(Problem):
Put every line of the listing below into a JSON list of strings, one string per line, and leave out the blank lines.

(Supplied material):
#####

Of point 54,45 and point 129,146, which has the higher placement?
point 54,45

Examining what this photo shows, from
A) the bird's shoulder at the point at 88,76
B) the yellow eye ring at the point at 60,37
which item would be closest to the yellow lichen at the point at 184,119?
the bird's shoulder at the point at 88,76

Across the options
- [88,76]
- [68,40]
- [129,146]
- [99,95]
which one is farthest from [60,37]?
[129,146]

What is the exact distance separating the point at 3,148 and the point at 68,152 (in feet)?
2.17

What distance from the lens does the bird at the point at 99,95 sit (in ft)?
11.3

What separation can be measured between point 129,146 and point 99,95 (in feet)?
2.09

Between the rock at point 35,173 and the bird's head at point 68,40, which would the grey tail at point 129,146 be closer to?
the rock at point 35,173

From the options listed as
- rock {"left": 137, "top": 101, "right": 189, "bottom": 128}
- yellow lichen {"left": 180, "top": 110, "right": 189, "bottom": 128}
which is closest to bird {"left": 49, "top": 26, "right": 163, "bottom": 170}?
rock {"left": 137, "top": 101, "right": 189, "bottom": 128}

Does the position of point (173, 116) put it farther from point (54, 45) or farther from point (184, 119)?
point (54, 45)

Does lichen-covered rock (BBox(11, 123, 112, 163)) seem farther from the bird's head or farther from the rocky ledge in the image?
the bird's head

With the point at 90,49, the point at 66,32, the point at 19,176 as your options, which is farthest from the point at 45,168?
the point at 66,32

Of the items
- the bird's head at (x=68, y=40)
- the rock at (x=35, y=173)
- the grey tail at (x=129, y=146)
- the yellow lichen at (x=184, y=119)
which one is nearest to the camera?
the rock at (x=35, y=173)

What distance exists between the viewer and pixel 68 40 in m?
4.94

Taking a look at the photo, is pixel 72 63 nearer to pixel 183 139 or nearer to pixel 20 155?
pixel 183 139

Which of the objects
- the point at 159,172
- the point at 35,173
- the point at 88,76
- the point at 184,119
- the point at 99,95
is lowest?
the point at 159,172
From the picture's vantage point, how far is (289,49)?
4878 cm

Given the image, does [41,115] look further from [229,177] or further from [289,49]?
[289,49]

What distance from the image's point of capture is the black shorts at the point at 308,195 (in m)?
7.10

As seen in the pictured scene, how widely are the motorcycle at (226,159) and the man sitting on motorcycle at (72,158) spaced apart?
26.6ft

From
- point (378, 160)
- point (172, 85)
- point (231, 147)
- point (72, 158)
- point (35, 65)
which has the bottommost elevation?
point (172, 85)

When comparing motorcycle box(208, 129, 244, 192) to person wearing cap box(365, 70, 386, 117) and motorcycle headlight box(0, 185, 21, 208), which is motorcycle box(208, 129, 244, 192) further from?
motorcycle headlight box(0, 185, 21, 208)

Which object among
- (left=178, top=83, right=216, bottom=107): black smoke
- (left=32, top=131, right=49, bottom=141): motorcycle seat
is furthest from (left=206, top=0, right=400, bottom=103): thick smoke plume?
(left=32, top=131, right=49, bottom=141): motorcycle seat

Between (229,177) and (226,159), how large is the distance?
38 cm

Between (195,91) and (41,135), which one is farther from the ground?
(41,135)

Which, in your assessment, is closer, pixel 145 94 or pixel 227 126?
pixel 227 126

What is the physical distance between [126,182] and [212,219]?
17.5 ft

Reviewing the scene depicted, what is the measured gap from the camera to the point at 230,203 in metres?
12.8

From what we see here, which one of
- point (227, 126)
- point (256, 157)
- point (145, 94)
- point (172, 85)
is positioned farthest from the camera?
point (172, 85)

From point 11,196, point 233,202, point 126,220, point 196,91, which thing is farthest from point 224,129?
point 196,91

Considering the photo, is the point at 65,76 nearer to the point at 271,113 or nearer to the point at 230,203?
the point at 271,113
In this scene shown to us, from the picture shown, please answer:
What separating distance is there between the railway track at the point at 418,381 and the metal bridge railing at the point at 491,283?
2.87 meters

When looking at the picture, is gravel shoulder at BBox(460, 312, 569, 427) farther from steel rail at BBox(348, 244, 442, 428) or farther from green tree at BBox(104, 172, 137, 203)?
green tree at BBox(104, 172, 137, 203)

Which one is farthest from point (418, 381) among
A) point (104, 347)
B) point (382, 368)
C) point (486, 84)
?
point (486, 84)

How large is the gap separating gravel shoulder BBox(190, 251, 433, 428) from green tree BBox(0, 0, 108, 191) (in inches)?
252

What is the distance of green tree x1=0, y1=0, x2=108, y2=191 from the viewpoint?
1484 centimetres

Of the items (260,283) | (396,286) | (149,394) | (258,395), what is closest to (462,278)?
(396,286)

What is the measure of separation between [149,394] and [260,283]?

#####

(Written response):
[
  "Of point 54,45 and point 129,146, which has the higher placement?",
  "point 54,45",
  "Examining what this photo shows, from",
  "A) the bird's shoulder at the point at 88,76",
  "B) the yellow eye ring at the point at 60,37",
  "which item would be closest to the yellow lichen at the point at 184,119?",
  "the bird's shoulder at the point at 88,76",
  "Across the options",
  "- [88,76]",
  "- [68,40]",
  "- [129,146]",
  "- [99,95]",
  "which one is farthest from [60,37]?",
  "[129,146]",
  "What is the exact distance separating the point at 3,148 and the point at 68,152 (in feet)?",
  "2.17",
  "What distance from the lens does the bird at the point at 99,95 sit (in ft)?",
  "11.3",
  "What separation can be measured between point 129,146 and point 99,95 (in feet)?",
  "2.09",
  "Between the rock at point 35,173 and the bird's head at point 68,40, which would the grey tail at point 129,146 be closer to?",
  "the rock at point 35,173",
  "From the options listed as",
  "- rock {\"left\": 137, \"top\": 101, \"right\": 189, \"bottom\": 128}",
  "- yellow lichen {\"left\": 180, \"top\": 110, \"right\": 189, \"bottom\": 128}",
  "which is closest to bird {\"left\": 49, \"top\": 26, \"right\": 163, \"bottom\": 170}?",
  "rock {\"left\": 137, \"top\": 101, \"right\": 189, \"bottom\": 128}",
  "Does the position of point (173, 116) put it farther from point (54, 45) or farther from point (184, 119)?",
  "point (54, 45)",
  "Does lichen-covered rock (BBox(11, 123, 112, 163)) seem farther from the bird's head or farther from the rocky ledge in the image?",
  "the bird's head",
  "With the point at 90,49, the point at 66,32, the point at 19,176 as your options, which is farthest from the point at 45,168?",
  "the point at 66,32",
  "Of the items",
  "- the bird's head at (x=68, y=40)",
  "- the rock at (x=35, y=173)",
  "- the grey tail at (x=129, y=146)",
  "- the yellow lichen at (x=184, y=119)",
  "which one is nearest to the camera?",
  "the rock at (x=35, y=173)",
  "What distance exists between the viewer and pixel 68 40 in m?",
  "4.94",
  "Taking a look at the photo, is pixel 72 63 nearer to pixel 183 139 or nearer to pixel 20 155?",
  "pixel 183 139",
  "Which of the objects",
  "- the point at 159,172",
  "- the point at 35,173",
  "- the point at 88,76",
  "- the point at 184,119",
  "- the point at 99,95",
  "is lowest?",
  "the point at 159,172",
  "From the picture's vantage point, how far is (289,49)?",
  "4878 cm",
  "Given the image, does [41,115] look further from [229,177] or further from [289,49]?",
  "[289,49]",
  "What distance from the image's point of capture is the black shorts at the point at 308,195 (in m)?",
  "7.10",
  "As seen in the pictured scene, how widely are the motorcycle at (226,159) and the man sitting on motorcycle at (72,158) spaced apart?",
  "26.6ft",
  "From",
  "- point (378, 160)",
  "- point (172, 85)",
  "- point (231, 147)",
  "- point (72, 158)",
  "- point (35, 65)",
  "which has the bottommost elevation?",
  "point (172, 85)",
  "When comparing motorcycle box(208, 129, 244, 192) to person wearing cap box(365, 70, 386, 117) and motorcycle headlight box(0, 185, 21, 208), which is motorcycle box(208, 129, 244, 192) further from?",
  "motorcycle headlight box(0, 185, 21, 208)",
  "Which object among",
  "- (left=178, top=83, right=216, bottom=107): black smoke",
  "- (left=32, top=131, right=49, bottom=141): motorcycle seat",
  "is furthest from (left=206, top=0, right=400, bottom=103): thick smoke plume?",
  "(left=32, top=131, right=49, bottom=141): motorcycle seat",
  "Between (229,177) and (226,159), how large is the distance?",
  "38 cm",
  "Between (195,91) and (41,135), which one is farther from the ground?",
  "(41,135)",
  "Which, in your assessment, is closer, pixel 145 94 or pixel 227 126?",
  "pixel 227 126",
  "What is the physical distance between [126,182] and [212,219]?",
  "17.5 ft",
  "Reviewing the scene depicted, what is the measured gap from the camera to the point at 230,203 in metres?",
  "12.8",
  "From what we see here, which one of",
  "- point (227, 126)",
  "- point (256, 157)",
  "- point (145, 94)",
  "- point (172, 85)",
  "is positioned farthest from the camera?",
  "point (172, 85)",
  "From point 11,196, point 233,202, point 126,220, point 196,91, which thing is farthest from point 224,129?",
  "point 196,91",
  "Considering the photo, is the point at 65,76 nearer to the point at 271,113 or nearer to the point at 230,203?",
  "the point at 271,113",
  "In this scene shown to us, from the picture shown, please answer:",
  "What separating distance is there between the railway track at the point at 418,381 and the metal bridge railing at the point at 491,283?",
  "2.87 meters",
  "When looking at the picture, is gravel shoulder at BBox(460, 312, 569, 427) farther from steel rail at BBox(348, 244, 442, 428) or farther from green tree at BBox(104, 172, 137, 203)?",
  "green tree at BBox(104, 172, 137, 203)",
  "Which one is farthest from point (418, 381) among",
  "A) point (104, 347)",
  "B) point (382, 368)",
  "C) point (486, 84)",
  "?",
  "point (486, 84)",
  "How large is the gap separating gravel shoulder BBox(190, 251, 433, 428) from green tree BBox(0, 0, 108, 191) (in inches)?",
  "252",
  "What is the distance of green tree x1=0, y1=0, x2=108, y2=191 from the viewpoint?",
  "1484 centimetres",
  "Of the items (260,283) | (396,286) | (149,394) | (258,395), what is closest to (462,278)?",
  "(396,286)",
  "What is the measure of separation between [149,394] and [260,283]?"
]